Essie Andrews, F.H.S.
- 1/4 lb pork sausage meat
- 6 pork sausage links
- 1 (10 1/4) can pizza sauce
- 1/4 cup canned tomato puree
- 1/4 ground thyme
- 1/8 tsp crushed red pepper
- 1/8 tsp black pepper (optional)
- 1/8 tsp rubbed sage
- 1 1/2 cup buttermilk biscuit mix
- 1/2 cup nonfat dry milk solids
- 2 Tbsp butter or margarine, melted
- 1 (8 oz) package Mozzarella or process Cheddar cheese, thinly sliced
- 1 tsp organo leaves
About 1 hour before serving; Shape sausage meat into 5 or 6 balls. In medium skillet over medium heat, sauté sausage balls with links about 20 minutes, turning occasionally; drain and set aside. Preheat oven to 400°F. In small saucepan, combine pizza sauce, tomato puree, thyme, red pepper, black pepper, and sage; cover. Simmer 10 minutes.

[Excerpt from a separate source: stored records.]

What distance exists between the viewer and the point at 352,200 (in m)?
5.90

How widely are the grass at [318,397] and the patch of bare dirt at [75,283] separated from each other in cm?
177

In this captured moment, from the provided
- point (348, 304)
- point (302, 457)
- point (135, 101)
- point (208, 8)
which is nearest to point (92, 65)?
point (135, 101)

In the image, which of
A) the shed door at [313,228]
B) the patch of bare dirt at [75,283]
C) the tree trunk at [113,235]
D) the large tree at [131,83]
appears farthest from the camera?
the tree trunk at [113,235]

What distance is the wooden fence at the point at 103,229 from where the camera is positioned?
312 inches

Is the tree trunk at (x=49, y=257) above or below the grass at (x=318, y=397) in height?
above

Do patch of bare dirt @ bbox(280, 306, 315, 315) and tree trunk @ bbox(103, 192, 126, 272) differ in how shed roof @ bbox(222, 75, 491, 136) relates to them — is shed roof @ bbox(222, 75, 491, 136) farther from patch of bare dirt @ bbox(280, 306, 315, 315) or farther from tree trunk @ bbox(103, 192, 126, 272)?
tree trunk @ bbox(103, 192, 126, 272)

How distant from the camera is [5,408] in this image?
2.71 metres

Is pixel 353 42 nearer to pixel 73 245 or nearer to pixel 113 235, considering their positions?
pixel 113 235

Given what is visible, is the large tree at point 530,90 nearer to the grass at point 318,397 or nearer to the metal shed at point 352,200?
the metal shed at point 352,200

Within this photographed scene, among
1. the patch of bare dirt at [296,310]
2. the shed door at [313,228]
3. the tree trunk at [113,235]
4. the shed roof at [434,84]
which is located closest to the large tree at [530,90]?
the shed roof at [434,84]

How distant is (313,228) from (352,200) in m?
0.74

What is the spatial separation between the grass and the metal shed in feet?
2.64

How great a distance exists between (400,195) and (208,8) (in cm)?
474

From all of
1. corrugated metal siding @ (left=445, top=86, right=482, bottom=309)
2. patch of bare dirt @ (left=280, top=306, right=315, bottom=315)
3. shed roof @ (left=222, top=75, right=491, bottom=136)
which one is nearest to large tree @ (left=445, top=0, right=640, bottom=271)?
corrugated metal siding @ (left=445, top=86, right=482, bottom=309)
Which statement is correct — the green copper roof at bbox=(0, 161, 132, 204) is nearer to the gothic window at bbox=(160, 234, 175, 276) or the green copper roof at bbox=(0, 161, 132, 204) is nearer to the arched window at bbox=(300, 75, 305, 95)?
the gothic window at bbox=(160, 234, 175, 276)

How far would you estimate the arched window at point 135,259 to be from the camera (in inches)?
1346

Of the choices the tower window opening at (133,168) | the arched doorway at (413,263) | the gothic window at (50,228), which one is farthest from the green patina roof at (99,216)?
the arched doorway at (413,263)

In medium bowl, combine biscuit mix with nonfat dry milk solids; with fork, stir in 5 or 6 tablespoons water or enough to make soft dough. Knead a few times, dusting with more biscuit mix if needed. Brush an 11 inch pie plate with some of melted butter. Press dough smoothly into pie plate or pizza pan (or roll on lightly floured into pie).